D’altronde, «le rinunce e i sacrifici fatti fin da piccolo» vengono generalmente ricompensati da un pubblico con cui entra in relazione ogni qual volta si trova sul palco: quel «rapporto umano che è essenziale e che non può essere sostituito da nessuna tecnologia».

«Il contatto con gli spettatori è fondamentale a livello emotivo. Tutto quello che facciamo lo facciamo per loro» - confida - «Il confronto è la nostra forza ma anche il momento in cui ci si può sentire infinitamente piccoli se si commette qualche errore. Poi, però, l’applauso a scena aperta ti ripaga di tutte le fatiche e le paure. Basta quello per dire “sono felice”».

Impossibile quindi non avere nostalgia per un amore così totalizzante, che da quando è bambino lo accompagna quotidianamente e gli fa cominciare la mattina con un obiettivo. «Il momento della lezione, che è l’inizio della giornata lavorativa, è il più importante perché ritrovi te stesso, il tuo corpo e lo prepari al lavoro. Senza la mia lezione e la mia sbarra quotidiana mi sarei sentito del tutto perso. Fortunatamente ho un pavimento ammortizzato, il tappeto e una sbarra, per cui mi sono potuto allenare comunque da casa».

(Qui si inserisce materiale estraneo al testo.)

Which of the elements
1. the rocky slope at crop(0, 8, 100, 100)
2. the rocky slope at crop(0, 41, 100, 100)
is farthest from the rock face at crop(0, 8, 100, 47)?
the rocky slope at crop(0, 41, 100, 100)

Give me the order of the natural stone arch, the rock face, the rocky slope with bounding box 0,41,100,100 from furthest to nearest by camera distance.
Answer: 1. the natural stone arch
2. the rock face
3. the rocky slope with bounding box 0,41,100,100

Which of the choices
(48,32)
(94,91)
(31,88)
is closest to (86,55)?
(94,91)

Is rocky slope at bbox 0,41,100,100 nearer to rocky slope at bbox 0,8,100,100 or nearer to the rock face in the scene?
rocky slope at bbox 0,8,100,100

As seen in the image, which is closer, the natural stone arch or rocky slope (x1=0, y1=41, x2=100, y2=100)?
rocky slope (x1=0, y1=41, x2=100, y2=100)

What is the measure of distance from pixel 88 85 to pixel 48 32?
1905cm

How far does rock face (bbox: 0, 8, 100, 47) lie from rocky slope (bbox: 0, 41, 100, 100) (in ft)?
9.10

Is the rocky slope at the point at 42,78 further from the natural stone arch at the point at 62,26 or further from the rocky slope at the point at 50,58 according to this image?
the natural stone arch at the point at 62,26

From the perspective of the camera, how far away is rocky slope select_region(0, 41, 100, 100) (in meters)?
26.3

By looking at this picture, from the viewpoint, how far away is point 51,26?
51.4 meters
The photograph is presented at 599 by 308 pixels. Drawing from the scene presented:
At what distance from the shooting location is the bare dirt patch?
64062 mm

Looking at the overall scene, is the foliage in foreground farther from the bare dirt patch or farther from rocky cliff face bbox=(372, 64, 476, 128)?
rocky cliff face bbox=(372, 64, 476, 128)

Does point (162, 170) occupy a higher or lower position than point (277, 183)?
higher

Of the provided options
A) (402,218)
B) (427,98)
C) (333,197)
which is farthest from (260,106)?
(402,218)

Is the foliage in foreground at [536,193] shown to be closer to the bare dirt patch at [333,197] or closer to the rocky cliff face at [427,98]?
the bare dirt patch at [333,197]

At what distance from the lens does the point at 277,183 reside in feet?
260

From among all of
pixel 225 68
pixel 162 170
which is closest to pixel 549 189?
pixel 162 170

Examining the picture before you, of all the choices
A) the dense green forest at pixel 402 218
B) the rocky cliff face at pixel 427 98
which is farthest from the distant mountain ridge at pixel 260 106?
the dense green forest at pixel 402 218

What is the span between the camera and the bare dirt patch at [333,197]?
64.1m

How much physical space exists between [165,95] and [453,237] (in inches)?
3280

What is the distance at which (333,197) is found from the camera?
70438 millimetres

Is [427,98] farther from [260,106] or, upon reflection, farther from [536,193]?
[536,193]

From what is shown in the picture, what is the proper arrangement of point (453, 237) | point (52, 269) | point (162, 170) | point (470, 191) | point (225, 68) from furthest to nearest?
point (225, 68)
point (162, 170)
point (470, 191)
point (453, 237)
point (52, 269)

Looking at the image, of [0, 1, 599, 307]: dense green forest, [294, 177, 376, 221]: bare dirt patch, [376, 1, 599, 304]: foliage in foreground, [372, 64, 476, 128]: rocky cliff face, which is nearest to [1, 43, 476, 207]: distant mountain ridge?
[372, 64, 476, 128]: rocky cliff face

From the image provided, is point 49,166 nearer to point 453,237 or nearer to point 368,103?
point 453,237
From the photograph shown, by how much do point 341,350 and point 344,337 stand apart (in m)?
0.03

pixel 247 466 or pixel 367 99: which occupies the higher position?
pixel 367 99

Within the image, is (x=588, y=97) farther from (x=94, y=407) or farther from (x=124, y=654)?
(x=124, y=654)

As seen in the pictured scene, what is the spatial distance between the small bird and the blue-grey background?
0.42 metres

Già, perché Antonino non è abituato a stare fermo. Per lui non ci sono molti giorni di riposo, ferie o vacanze. Non c’è neanche il Natale: «Sono ospite residente in un teatro a Tokyo e sono ormai dieci anni che non trascorro le vacanze natalizie a casa con mia moglie e le mie due figlie» - ci racconta - «Sicuramente la lontananza provoca tristezza, però metti in conto che fa parte del tuo lavoro e che è un momento di crescita. Se lo fai per te stesso ma anche per la tua famiglia è un qualcosa che arricchisce tutti».

Un sacrificio enorme che lo ha portato a vivere un istante che tutti i danzatori sognano di vivere prima o poi: «Ricordo ancora come fosse accaduto ieri quando sono stato nominato prima solista e poi primo ballerino. Traguardi importantissimi che ho costruito pian piano grazie ai direttori, agli insegnanti e a tutte le persone che hanno creduto in me, compresa la mia famiglia» - confida.

«Quando sono stato nominato primo ballerino, non ne sapevo nulla» - continua - «Il direttore dell’epoca Makhar Vaziev mi ha nominato sul campo al termine di uno spettacolo in cui interpretavo Romeo. È stato un momento magico e indimenticabile, una di quelle felicità che ti accompagnano per la vita. Tanto che non ho chiuso occhio tutta la notte».

Una responsabilità non da poco che Antonino porta sulle spalle con umiltà ed emozione. Quella stessa che consiglia in qualche modo di provare a chi vede la danza come un mondo lontano: «Non bisogna avere preconcetti, ma lasciarsi andare facendosi avvolgere dall’orchestra e dai ballerini. Immergersi in un balletto è una sensazione incredibile e totalizzante, è una vera e propria esperienza di vita».

Non sono poche le persone che mostrano ancora pregiudizi purtroppo, «quando però decidono di fidarsi rimangono incantate, perché avvicinarsi al nostro mondo significa avvicinarsi alla cultura»: quel qualcosa «che non puoi toccare ma che nutre l’anima e di cui spesso l’Italia si dimentica».

E non solo. Perché, oltre allo spirito, i teatri “nutrono” anche tante persone. Dietro il sipario, oltre agli artisti, «ci sono infatti moltissime figure professionali (dai macchinisti ai costumisti agli elettricisti)» che muovono i fili di uno spettacolo e che fanno un duro lavoro per permettere che la magia abbia inizio.

Se non si vuole guardare solo all’aspetto intellettuale, perché non guardare allora all’aspetto occupazionale? Un incitamento, il suo, che facciamo nostro.